[EXCERPT TO READ]:
- - -

Over the last few years, as the New York City Department of Transportation and the MTA have worked together to develop plans for a comprehensive city-wide bus rapid transit system, the proposals have all fallen short on one front. None of the routes set forth have included physically separated bus lanes. The 1st and 2nd Ave. Select Bus Service routes suffer from this flaw, and although DOT Commissioner Janette Sadik-Khan has long promised a true BRT network, she had not yet delivered those separated transitways.

Today, though, NYC DOT has revealed bold plans for the 34th St. corridor that include physically separated lanes from the Hudson River to the East River. Now calling it the 34th St. Transitway, DOT says the crosstown route will feature a “high quality right-of-way” including physically separated bus-only lanes, passenger boarding islands, a prepayment fare system, and “other bus operations improvements.” The route will be used by local and express buses and should speed up cross-island traffic by 35 percent.

- - -

[REQUIRED ACTIONS]:
**1)** Recast the paragraph of the excerpt on New York bus rapid transit that begins "Today, though, NYC DOT" as a short bulleted list, keeping its main facts.
**2)** According to the excerpt on New York bus rapid transit, by what percentage should the 34th St. route speed up cross-island traffic?
**3)** Write the next part of the excerpt on New York bus rapid transit, beginning after its final sentence.
The rows that come after this excerpt on New York bus rapid transit are separate material.

[PROVIDED MATERIAL]:
- - -

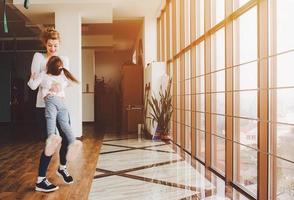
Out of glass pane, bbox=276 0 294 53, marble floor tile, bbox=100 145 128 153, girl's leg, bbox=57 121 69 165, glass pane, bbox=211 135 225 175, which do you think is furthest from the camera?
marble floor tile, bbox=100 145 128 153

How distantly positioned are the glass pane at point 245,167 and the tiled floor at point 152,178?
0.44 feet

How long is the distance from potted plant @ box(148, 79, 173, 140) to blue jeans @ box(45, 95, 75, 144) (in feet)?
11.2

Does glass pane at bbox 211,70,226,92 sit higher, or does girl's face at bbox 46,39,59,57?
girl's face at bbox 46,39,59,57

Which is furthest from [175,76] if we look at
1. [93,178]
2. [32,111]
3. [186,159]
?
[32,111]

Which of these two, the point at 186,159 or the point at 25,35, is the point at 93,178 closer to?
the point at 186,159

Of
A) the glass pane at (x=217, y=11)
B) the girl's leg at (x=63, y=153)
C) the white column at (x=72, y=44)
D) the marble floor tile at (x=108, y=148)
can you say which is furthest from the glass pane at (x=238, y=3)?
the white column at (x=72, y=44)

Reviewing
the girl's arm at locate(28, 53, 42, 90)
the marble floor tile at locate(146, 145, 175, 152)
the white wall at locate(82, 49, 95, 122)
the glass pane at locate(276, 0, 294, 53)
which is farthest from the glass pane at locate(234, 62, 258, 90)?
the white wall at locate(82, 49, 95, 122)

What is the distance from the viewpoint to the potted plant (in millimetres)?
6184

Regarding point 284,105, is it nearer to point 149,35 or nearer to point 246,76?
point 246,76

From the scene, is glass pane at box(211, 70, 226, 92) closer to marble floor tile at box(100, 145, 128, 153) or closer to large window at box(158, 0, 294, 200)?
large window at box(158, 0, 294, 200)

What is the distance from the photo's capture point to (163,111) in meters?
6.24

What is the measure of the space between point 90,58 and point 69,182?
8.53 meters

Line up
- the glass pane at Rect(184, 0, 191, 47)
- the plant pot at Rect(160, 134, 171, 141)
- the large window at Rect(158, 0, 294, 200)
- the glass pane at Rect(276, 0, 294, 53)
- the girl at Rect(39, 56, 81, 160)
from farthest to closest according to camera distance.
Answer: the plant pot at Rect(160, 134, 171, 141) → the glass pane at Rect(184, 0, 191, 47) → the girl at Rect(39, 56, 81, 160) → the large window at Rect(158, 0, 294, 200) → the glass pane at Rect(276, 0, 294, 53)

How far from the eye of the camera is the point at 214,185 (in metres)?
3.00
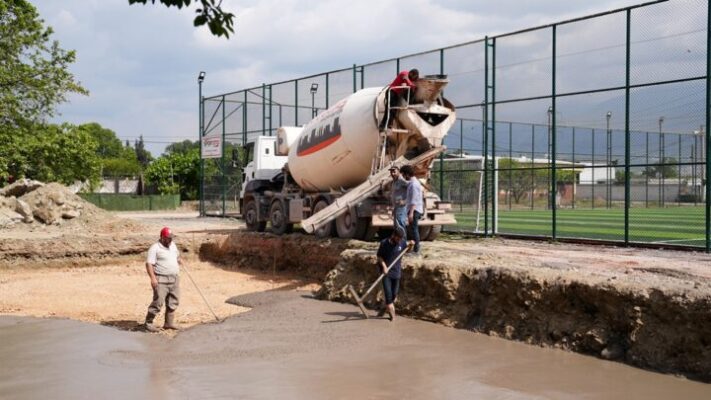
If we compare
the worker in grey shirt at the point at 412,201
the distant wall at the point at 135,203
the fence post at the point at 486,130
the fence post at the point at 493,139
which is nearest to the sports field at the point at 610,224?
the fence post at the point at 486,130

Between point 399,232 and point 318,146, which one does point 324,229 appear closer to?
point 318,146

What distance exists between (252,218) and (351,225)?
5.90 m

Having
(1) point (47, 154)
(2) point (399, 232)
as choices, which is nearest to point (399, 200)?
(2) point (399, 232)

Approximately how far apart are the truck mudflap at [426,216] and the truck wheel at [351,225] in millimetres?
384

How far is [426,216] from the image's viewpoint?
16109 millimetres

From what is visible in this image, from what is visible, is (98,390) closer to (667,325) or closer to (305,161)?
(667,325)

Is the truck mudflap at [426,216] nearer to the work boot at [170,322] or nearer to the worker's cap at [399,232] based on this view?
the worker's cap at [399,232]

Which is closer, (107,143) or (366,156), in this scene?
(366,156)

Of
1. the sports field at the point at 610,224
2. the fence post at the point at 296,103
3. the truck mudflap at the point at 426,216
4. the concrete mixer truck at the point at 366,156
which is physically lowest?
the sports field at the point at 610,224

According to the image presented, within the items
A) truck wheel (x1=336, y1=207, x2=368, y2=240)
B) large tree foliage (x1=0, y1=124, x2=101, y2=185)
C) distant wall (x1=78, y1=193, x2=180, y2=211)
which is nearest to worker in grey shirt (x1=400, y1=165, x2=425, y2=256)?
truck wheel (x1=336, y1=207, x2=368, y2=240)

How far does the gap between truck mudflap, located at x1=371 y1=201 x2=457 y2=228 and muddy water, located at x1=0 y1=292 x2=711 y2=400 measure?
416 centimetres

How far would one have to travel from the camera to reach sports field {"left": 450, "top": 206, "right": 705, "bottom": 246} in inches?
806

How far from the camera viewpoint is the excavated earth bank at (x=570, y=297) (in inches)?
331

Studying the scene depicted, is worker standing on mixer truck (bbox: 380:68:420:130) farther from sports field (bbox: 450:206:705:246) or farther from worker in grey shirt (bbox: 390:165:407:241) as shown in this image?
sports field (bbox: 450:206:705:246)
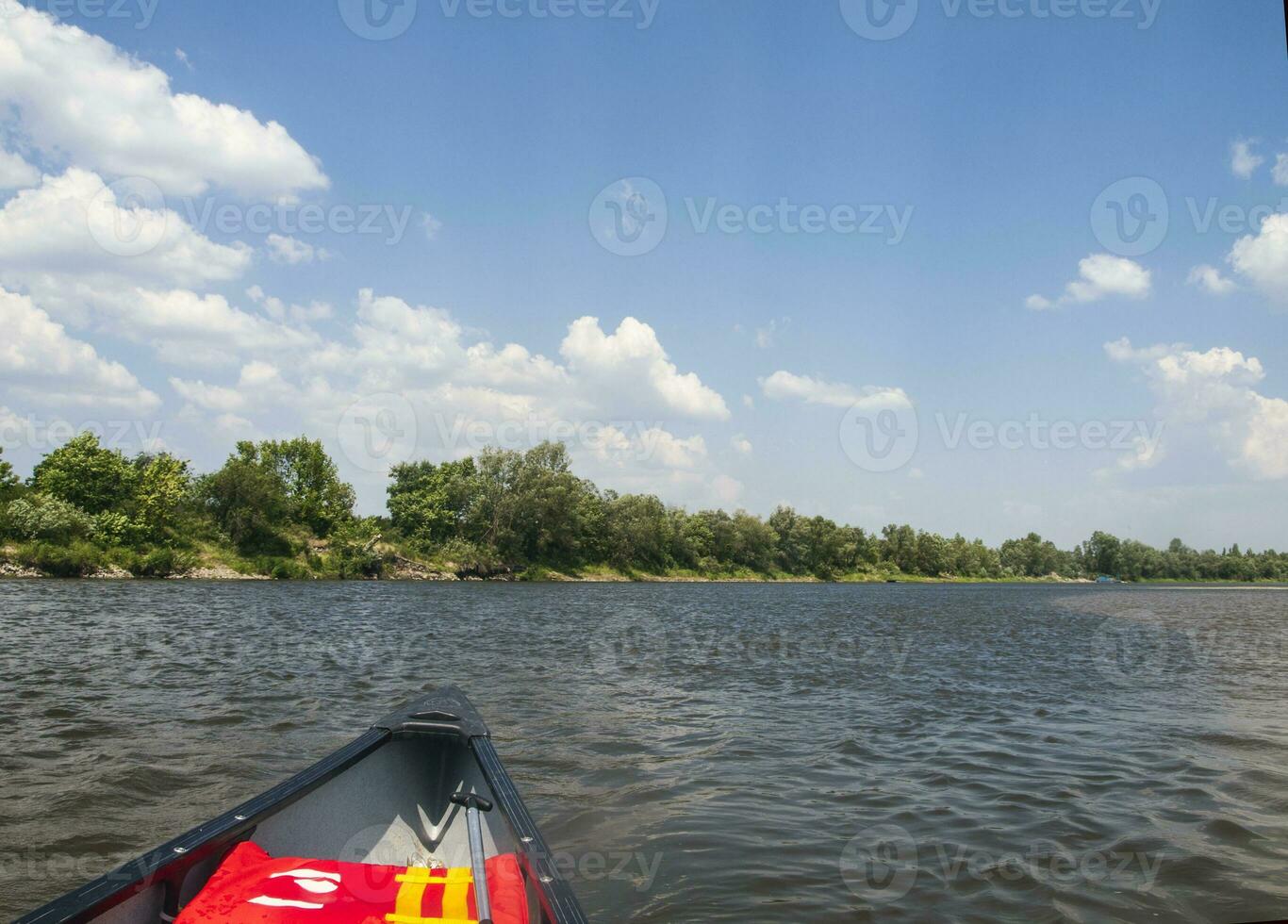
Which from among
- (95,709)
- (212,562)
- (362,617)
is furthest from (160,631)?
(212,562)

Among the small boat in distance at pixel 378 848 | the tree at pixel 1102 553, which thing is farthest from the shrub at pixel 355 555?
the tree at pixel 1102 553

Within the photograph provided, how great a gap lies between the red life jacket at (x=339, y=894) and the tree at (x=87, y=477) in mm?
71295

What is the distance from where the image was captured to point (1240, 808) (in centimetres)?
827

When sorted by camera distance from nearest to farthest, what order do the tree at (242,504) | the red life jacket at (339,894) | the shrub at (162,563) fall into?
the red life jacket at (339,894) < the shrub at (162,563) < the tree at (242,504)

- - -

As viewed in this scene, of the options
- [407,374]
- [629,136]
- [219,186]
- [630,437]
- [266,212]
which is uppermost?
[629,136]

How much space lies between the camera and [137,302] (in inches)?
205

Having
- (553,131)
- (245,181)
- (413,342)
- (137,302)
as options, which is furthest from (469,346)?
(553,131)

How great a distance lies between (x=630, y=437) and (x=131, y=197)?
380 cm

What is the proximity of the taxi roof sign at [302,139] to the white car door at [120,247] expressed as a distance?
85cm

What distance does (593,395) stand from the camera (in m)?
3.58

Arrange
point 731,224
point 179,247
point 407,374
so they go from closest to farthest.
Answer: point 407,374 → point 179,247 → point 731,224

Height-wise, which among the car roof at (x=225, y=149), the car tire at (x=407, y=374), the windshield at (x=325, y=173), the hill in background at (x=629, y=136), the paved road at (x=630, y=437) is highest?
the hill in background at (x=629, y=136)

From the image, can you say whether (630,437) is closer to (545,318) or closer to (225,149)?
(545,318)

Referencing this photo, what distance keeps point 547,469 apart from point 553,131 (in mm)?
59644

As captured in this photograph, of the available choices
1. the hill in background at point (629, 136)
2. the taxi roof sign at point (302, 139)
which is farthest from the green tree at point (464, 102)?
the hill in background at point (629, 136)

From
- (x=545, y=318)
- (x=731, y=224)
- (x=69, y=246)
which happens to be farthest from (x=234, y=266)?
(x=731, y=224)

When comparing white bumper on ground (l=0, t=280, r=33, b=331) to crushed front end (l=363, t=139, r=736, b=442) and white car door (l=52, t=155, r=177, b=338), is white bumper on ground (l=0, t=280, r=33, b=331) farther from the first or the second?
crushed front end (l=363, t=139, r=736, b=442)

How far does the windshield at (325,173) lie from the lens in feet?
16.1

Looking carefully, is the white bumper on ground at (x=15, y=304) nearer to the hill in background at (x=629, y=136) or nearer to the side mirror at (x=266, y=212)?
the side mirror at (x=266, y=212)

- - -

[SET OF ANSWERS]:
**1)**
- NYC DOT has unveiled plans for the 34th St. corridor with physically separated lanes running from the Hudson River to the East River.
- The crosstown route, now called the 34th St. Transitway, will have a "high quality right-of-way."
- Planned features include physically separated bus-only lanes, passenger boarding islands, a prepayment fare system, and "other bus operations improvements."
- Local and express buses will use the route.
- It should speed up cross-island traffic by 35 percent.

**2)** By 35 percent.

**3)**
As Streetsblog noted today, 34th St. was ripe for this type of ambitious planning. The route will connect with subway stops at Lexington Ave., Herald Sq. and the Penn Station stops at both 7th and 8th Aves. With the ARC Tunnel under way, even more people will be pouring into Penn Station and the surrounding streets as well.

Furthermore, as Noah Kazis noted, this is a very pedestrian-friendly plan. “Running bus service in both directions along one side of the street allows for wider sidewalks and pedestrian refuge islands, according to an analysis of different options for the corridor,” he said, referring to DOT’s Alternatives Analysis screening report. “Compatibility with loading and deliveries was also a make-or-break factor — the configuration maintains curbside access to one side of the street along the entire route.” It is, for now, unclear what type of barrier DOT would employ to ensure that cars do not stray into the bus lanes.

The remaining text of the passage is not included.